## Exercise prompt
Continue the essay on coal use and emissions trading, starting right after its last sentence.

## begin Extract to read

Until further notice, my position on the environment is similar – though not identical – to that of Professor David Goodstein of the California Institute of Technology (2004). Oil and gas are much scarcer than commonly thought, and rather than reduce their consumption of energy, and particularly motor fuel, Mr and Ms Consumer will insist on – and by one means or another obtain – the continued use of coal at the present intensity, or even higher. It is not certain, but some observers have suggested that this could mean some environmental disasters.
It would be nice to believe that along with the increasing consumption of coal, environmental considerations will be given their proper weight, however I see no signs of this taking place. This is why I welcome agitation for a direct and immediate attack on environmental dangers, which includes a Manhattan-Project type crusade in favour of better and more efficient nuclear equipment, as much wind and solar as makes economic sense, perhaps hydrogen, and in addition an expansion of the environmental type legislation that Governor Schwarzenegger is attempting to pass in California. “The debate is over,” he has said. “We know the science. We see the threat. And we know the time for action is now.”
The lovely thing about the governor’s agenda is that it is not explicitly based on fools-gold or pie-in-the-sky type initiatives such as emissions trading. One reason of course is that California is in the worst possible geographical position if global warning actually triggers some of the environmental catastrophes that have been mooted. I am referring to floods and a rise in the sea level that could obliterate some very choice real estate. According to an article by Charles Petit in Nature (2005), California is one of the places where legislators “have begun their own versions of Kyoto-like regulations”. What this apparently involves is capping carbon dioxide (CO2) from more than 600 power plants in California and the northeast, which is a grand idea, assuming that “capping” doesn’t mean tempting fate by playing trading games that involve a reliance on overblown institutions such as the Scandinavian exchange NordPool.
Some time ago I was informed that emission trading had been shown both theoretically and experimentally to be the most efficient means for ensuring a healthier environment. Like the Russian submarine commander in Tom Clancy’s ‘Hunt for Red October’, as soon as I heard this bizarre comment I knew what it meant: that gentleman was in line for a piece of the heavy research and/or travel grants that for some looney reason are being passed out to supporters of this crackpot scheme.
To get some idea of what we are dealing with here, readers should find out the kind and quantities of pollution that are associated with a typical coal-fired power plant, and in particular mull over the millions of tons of CO2 that are emitted into the atmosphere annually. Reducing or sequestering in the ground or oceans even a modest percentage of these emissions via half-baked market mechanisms is completely out of the question. No proof of that will be offered here, however for those readers who want proof let me suggest that they examine the quantities of CO2 that are involved, and then contact their local exchange to find out how much it would cost on the market for emission permits to get rid of significant quantities of CO2.. Some energy intensive firms in Sweden have performed this exercise, and concluded that if they have to accept expenditures of this magnitude, then everything under their control that is movable should be transferred to another part of the world as soon as possible. Needless to say, this would be economically ruinous for Sweden, and in particular for every part of the Swedish welfare system. Similarly, ‘carbon capture’ is probably a pipe-dream if very large quantities are involved. Another description might be ‘play for the gallery’.

## end Extract to read
## begin Supplied records

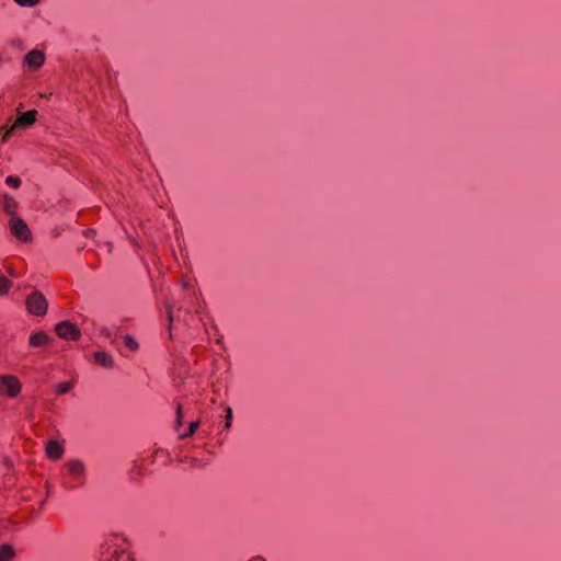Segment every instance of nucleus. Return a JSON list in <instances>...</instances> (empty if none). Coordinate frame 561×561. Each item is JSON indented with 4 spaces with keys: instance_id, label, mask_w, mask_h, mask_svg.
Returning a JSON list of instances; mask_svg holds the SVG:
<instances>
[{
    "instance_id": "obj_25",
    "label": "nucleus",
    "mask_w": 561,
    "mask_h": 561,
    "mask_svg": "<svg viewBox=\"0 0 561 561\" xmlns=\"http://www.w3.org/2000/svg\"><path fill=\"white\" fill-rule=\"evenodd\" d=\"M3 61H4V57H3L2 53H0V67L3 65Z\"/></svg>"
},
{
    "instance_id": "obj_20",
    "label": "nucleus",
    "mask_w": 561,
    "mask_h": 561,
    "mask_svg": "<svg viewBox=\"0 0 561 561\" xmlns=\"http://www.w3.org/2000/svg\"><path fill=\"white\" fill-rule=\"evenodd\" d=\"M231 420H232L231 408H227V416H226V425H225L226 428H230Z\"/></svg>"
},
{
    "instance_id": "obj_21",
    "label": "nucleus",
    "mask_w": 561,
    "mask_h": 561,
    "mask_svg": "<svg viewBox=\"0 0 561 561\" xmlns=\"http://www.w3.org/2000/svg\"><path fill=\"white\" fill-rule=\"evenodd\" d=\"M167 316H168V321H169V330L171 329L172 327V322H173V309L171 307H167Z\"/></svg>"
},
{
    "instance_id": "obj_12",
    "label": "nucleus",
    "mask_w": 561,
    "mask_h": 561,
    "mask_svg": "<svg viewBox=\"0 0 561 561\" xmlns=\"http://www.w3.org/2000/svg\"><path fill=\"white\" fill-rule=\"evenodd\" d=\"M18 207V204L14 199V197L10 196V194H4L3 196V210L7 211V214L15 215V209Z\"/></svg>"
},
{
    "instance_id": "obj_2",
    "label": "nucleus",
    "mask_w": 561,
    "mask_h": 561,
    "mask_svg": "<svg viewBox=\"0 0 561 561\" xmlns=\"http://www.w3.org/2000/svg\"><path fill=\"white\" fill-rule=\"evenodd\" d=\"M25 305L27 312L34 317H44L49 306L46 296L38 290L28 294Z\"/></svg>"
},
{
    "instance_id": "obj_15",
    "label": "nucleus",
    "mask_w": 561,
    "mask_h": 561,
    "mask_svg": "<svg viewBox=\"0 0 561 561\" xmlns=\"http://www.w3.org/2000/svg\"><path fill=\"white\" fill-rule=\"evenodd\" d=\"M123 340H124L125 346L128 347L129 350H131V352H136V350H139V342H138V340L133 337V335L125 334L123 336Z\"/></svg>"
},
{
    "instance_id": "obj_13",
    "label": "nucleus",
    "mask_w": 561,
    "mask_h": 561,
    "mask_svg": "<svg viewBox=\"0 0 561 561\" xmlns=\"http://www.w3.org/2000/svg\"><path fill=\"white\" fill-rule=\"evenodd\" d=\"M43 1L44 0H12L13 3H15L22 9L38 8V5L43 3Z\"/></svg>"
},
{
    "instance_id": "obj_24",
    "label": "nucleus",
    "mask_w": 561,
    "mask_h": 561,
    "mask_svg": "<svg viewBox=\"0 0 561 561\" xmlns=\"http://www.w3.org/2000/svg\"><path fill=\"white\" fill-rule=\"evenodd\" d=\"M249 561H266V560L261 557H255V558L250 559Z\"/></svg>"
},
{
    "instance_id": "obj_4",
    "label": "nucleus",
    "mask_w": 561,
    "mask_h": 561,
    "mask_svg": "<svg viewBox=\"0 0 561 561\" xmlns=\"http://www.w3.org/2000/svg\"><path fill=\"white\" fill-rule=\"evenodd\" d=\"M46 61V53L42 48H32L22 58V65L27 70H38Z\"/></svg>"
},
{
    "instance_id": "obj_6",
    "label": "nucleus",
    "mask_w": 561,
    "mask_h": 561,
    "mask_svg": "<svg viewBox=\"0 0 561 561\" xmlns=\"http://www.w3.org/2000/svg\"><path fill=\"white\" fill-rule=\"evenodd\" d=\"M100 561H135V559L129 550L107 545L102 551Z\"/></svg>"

## end Supplied records

## Task output
Professor Eric Smith (of Tulane University) has informed me that combined cycle generation mated to coal gasification units, which could be located at a ‘mine mouth’ in the U.S., would have acceptable pollution features, though capital costs can be above the average. He also notes that at present no ‘hydrogen economy’ is possible without using nuclear to produce hydrogen. As the brilliant U.S. jurist once noted, “danger invites rescue”, however rescue in the form of a large input of nuclear would not be easy to sell.
COAL PRICES AND PRICE THEORY
One of the great mistakes of mainstream academic economics was/is the emphasis placed on Hotelling model of exhaustible resources (1931) as a valid representation of the way that an industry such as coal (or oil or bauxite or whatever) functions. Then why bother with it here? The answer is that my presentation will be extremely brief, and my explanations of what is wrong with that construction might be useful to serious students of resource economics – or for that matter persons taking the attitude of a colleague in Copenhagen a few years ago, who agreed that Hotelling’s work was meaningless, but that shouldn’t keep it from being presented to students.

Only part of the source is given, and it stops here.